IST Data – provides IT solutions for energy, fuel and asset management systems. The parties indicated that IST Data is the primary software business of IST and is primarily a Value Added Reseller (VAR) representing some of the world’s leading software brands. It also develops asset management software with its principal focus in the telecommunications industry.
Competition Evaluation
11. The parties stated that neither Manupont, Swanvest, Ethos Private Equity Fund IV nor any of their portfolio companies in Ethos are involved in any similar product markets in South Africa. Only Tilos and IST Data appear to be relevant for purposes of considering this transaction. Tilos is the only Ethos Technology Fund I controlled portfolio company involved in the software market. IST Data is also active in this market. Tilos specialises in the development of uniquely architectured flexible software products utilised as building blocks for more complex software packages. Its products are used for applications such as employee relationship management (“ERM”), human resource specific MIS solutions and other service related products.
12. On the other hand, IST Data is a distributor for GE Smallworld (a US-based product) and MRO software Maximo products. The former is used for integrated network planning and inventory control whilst the latter is a provider of asset management systems for production, fleet and IT assets.5 It is submitted that the customer base of Tilos and IST Data are different. The customers of IST Data are mainly industrial companies such Telkom, Eskom and Nampower whilst Tilos’ main customers are more service orientated businesses like FNB, Key Concepts and Pay People.

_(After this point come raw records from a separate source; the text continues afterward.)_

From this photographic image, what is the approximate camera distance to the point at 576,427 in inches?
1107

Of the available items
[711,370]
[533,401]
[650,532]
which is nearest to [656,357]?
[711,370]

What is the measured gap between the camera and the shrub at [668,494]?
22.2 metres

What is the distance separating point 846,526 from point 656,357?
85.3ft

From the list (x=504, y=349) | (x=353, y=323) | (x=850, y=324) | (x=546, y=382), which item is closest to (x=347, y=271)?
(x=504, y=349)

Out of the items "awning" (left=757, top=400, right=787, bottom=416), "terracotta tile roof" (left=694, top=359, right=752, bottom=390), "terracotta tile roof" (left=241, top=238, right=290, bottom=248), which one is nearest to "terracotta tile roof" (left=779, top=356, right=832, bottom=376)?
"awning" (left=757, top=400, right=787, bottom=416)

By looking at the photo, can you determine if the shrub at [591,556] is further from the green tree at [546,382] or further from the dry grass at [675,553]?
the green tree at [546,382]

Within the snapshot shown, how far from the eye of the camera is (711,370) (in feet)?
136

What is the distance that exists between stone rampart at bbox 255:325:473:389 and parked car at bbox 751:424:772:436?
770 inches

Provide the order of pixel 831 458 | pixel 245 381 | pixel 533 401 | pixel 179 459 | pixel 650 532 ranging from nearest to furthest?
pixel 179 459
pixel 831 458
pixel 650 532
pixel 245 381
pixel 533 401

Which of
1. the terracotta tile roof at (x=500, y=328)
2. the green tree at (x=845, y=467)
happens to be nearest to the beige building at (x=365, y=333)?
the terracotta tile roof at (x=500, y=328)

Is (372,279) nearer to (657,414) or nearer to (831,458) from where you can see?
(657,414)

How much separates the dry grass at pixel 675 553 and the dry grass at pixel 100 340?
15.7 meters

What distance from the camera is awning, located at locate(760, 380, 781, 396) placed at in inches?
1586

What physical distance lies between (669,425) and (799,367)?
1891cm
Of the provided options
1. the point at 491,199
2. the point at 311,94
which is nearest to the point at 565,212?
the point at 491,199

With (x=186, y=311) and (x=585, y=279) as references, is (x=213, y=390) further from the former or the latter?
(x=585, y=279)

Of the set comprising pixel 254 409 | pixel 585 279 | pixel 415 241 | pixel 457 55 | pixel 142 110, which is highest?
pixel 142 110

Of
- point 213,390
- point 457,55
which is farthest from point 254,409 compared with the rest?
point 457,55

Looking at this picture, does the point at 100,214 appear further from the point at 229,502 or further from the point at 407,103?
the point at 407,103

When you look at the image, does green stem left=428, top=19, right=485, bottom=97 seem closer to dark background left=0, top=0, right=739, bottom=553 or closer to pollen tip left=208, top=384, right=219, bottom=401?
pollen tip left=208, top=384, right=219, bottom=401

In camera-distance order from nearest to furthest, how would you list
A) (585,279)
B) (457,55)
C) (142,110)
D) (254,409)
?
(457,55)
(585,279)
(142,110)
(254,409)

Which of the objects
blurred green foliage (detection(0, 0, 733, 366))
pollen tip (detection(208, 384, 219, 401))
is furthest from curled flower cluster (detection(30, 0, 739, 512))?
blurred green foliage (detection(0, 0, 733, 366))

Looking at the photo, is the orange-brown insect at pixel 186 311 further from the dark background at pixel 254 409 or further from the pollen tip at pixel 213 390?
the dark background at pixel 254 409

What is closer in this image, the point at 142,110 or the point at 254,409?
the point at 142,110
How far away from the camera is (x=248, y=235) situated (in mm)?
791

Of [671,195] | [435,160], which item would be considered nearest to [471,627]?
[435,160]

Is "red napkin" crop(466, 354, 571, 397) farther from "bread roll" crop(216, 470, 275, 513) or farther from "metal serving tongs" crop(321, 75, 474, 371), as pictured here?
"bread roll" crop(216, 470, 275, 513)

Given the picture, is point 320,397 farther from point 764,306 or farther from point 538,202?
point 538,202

13. In light of the above, the Commission concluded that no overlaps exists in the merging parties’ activities in that IST Data and Tilos compete in separate product categories within the broad software market. The parties also contend that IST offers value added services in respect of the provision of engineering solutions, specialised software and certain ancillary IT services whilst Tilos is an information technology, business solutions and systems integration service provider. The Commission and the parties further contended that the market for software development is competitive because both parties appear to compete with major competitors in their respective software market segments. There a number of large IT companies within South Africa which resell various components of portal, workflow, document management and MIS software. These include Comparex, Dimension Data, CS Holdings, Computer Associates, Arravia.kom and T Systems.6
14. The merger does not result in any vertical integration.
Public Interest Concerns
15. No public interest issues militate against the approval of this transaction. The parties stated that the merger would not result in any job losses.
___________ 13 October 2004
David Lewis Date
Concurring: Norman Manoim and Medi Mokuena
For the merging parties: Jocelyn Katz (Webber Wentzel Bowens)
For the Commission: Maarten van Hooven (Mergers & Acquisitions)
1 For more information as to the various others partners involved see pages 10-15, 28-33 of the Record and the Commission’s report (pages 3-4).
2 Its shareholders as at 29 February 2004 holding in excess of 5% of the issued share capital include Co-ordinated Network Investments (Pty) Ltd (28.10%), Sanlam Investment Management (20.22%) and Coronation Asset Management (6%).
3 See the Record (pages 2-3).
4 See the Record (pages 42-43) and the Commission’s recommendations (page 5).
5 Refer to page 94 of the record as well as Mr Colin Vallis’ testimony (pages 2-4 of the transcript).
6 See page 46 as well as 85-86 embracing a list of competitors to IST Data.